Google has officially launched the stable versions of its Gemini 2.5 Flash and Pro models, marking them as production-ready after a successful preview phase.
Both models have already posted strong results in industry benchmarks, and according to anecdotal reports and our own experience, this performance carries over into real-world use.
Alongside these releases, Google is previewing a new variant: Gemini 2.5 Flash-Lite. The company describes Flash-Lite as the fastest and most cost-effective model in the Gemini 2.5 lineup so far.
Developers can now access Flash-Lite in Google AI Studio and Vertex AI, with the stable Flash and Pro models also available through these platforms and the Gemini app. Google Search uses custom versions of Flash and Flash-Lite as well.
Flash-Lite: Speed and efficiency at a lower price point
According to Google, Gemini 2.5 Flash-Lite outperforms its predecessor (2.0 Flash-Lite) in benchmarks for programming, math, science, logical reasoning, and multimodal tasks. In tests like GPQA (science), AIME (math), and LiveCodeBench (code generation), Flash-Lite scores substantially higher than earlier Lite models and even closes the gap with larger models in some areas.
Flash-Lite pricing is the same for both the standard and "Thinking" modes: $0.10 per million input tokens and $0.40 per million output tokens. However, "Thinking" models generate significantly more tokens—so-called reasoning traces—to improve results, which means their actual usage costs are typically higher.
Google says Gemini 2.5 Flash-Lite is especially well-suited for high-volume, low-latency tasks like translation and classification. Benchmark results support this, with Flash-Lite posting 86.8% in FACTS Grounding and 84.5% in Multilingual MMLU. Visual benchmarks are also strong, with scores of 72.9% on MMMU and 57.5% for image understanding.

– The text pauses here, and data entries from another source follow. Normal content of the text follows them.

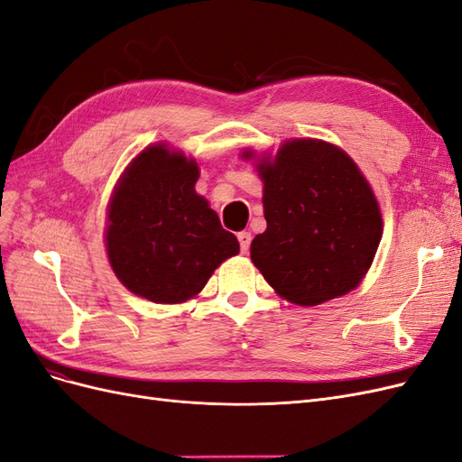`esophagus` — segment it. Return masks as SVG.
<instances>
[{
    "label": "esophagus",
    "mask_w": 462,
    "mask_h": 462,
    "mask_svg": "<svg viewBox=\"0 0 462 462\" xmlns=\"http://www.w3.org/2000/svg\"><path fill=\"white\" fill-rule=\"evenodd\" d=\"M236 239H239V245H241V253H248L250 248V241H253V235H250L248 231H241L239 235H236Z\"/></svg>",
    "instance_id": "obj_1"
}]
</instances>
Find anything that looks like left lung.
I'll return each mask as SVG.
<instances>
[{
    "mask_svg": "<svg viewBox=\"0 0 462 462\" xmlns=\"http://www.w3.org/2000/svg\"><path fill=\"white\" fill-rule=\"evenodd\" d=\"M243 158H256L243 152ZM268 227L250 258L282 299L316 306L353 291L382 239V212L358 165L316 138H292L256 163Z\"/></svg>",
    "mask_w": 462,
    "mask_h": 462,
    "instance_id": "obj_1",
    "label": "left lung"
}]
</instances>
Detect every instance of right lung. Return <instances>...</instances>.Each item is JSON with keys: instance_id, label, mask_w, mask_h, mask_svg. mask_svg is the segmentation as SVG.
<instances>
[{"instance_id": "obj_1", "label": "right lung", "mask_w": 462, "mask_h": 462, "mask_svg": "<svg viewBox=\"0 0 462 462\" xmlns=\"http://www.w3.org/2000/svg\"><path fill=\"white\" fill-rule=\"evenodd\" d=\"M199 163L153 144L121 175L107 209L106 248L119 282L158 304L185 302L217 265L239 254V241L221 227L194 190Z\"/></svg>"}]
</instances>
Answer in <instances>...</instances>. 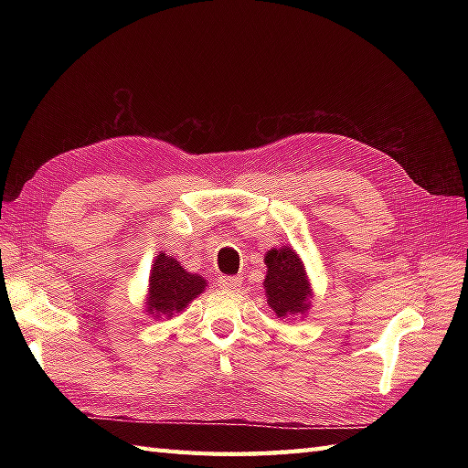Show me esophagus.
I'll return each instance as SVG.
<instances>
[{
  "label": "esophagus",
  "mask_w": 468,
  "mask_h": 468,
  "mask_svg": "<svg viewBox=\"0 0 468 468\" xmlns=\"http://www.w3.org/2000/svg\"><path fill=\"white\" fill-rule=\"evenodd\" d=\"M218 285H221L223 290H237V287L241 285V277L221 275V277H218Z\"/></svg>",
  "instance_id": "1"
}]
</instances>
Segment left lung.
<instances>
[{
	"label": "left lung",
	"instance_id": "left-lung-1",
	"mask_svg": "<svg viewBox=\"0 0 468 468\" xmlns=\"http://www.w3.org/2000/svg\"><path fill=\"white\" fill-rule=\"evenodd\" d=\"M267 275H265V293L267 303L280 315L303 314L310 303V283H307L305 270L300 257L290 247L271 250L265 255Z\"/></svg>",
	"mask_w": 468,
	"mask_h": 468
}]
</instances>
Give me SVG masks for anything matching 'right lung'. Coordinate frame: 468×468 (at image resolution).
Masks as SVG:
<instances>
[{
  "label": "right lung",
  "instance_id": "1",
  "mask_svg": "<svg viewBox=\"0 0 468 468\" xmlns=\"http://www.w3.org/2000/svg\"><path fill=\"white\" fill-rule=\"evenodd\" d=\"M203 277L185 271L176 260L161 253L156 257L151 275V293H148V314L154 317H171L175 312H183L188 302L205 290Z\"/></svg>",
  "mask_w": 468,
  "mask_h": 468
}]
</instances>
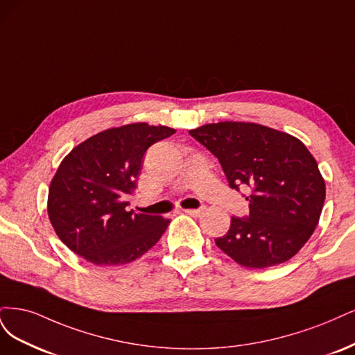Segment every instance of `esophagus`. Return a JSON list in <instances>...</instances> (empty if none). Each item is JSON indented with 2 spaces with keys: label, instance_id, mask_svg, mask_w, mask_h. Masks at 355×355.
Masks as SVG:
<instances>
[{
  "label": "esophagus",
  "instance_id": "obj_1",
  "mask_svg": "<svg viewBox=\"0 0 355 355\" xmlns=\"http://www.w3.org/2000/svg\"><path fill=\"white\" fill-rule=\"evenodd\" d=\"M184 212L191 216H199L202 214V209H184Z\"/></svg>",
  "mask_w": 355,
  "mask_h": 355
}]
</instances>
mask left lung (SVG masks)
<instances>
[{
	"label": "left lung",
	"mask_w": 355,
	"mask_h": 355,
	"mask_svg": "<svg viewBox=\"0 0 355 355\" xmlns=\"http://www.w3.org/2000/svg\"><path fill=\"white\" fill-rule=\"evenodd\" d=\"M218 157L232 189L249 187V216H232L215 243L237 264L267 268L300 252L326 198L314 156L296 137L255 122H216L189 131Z\"/></svg>",
	"instance_id": "left-lung-1"
}]
</instances>
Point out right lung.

Like the other Gemini 2.5 models, Flash-Lite supports multimodal input, tool integrations such as Google Search and code execution, and context windows up to one million tokens.
The entire Gemini 2.5 family is designed for hybrid reasoning, aiming to balance high performance with low cost and latency. Google positions these models on the Pareto front, optimizing for both efficiency and capability.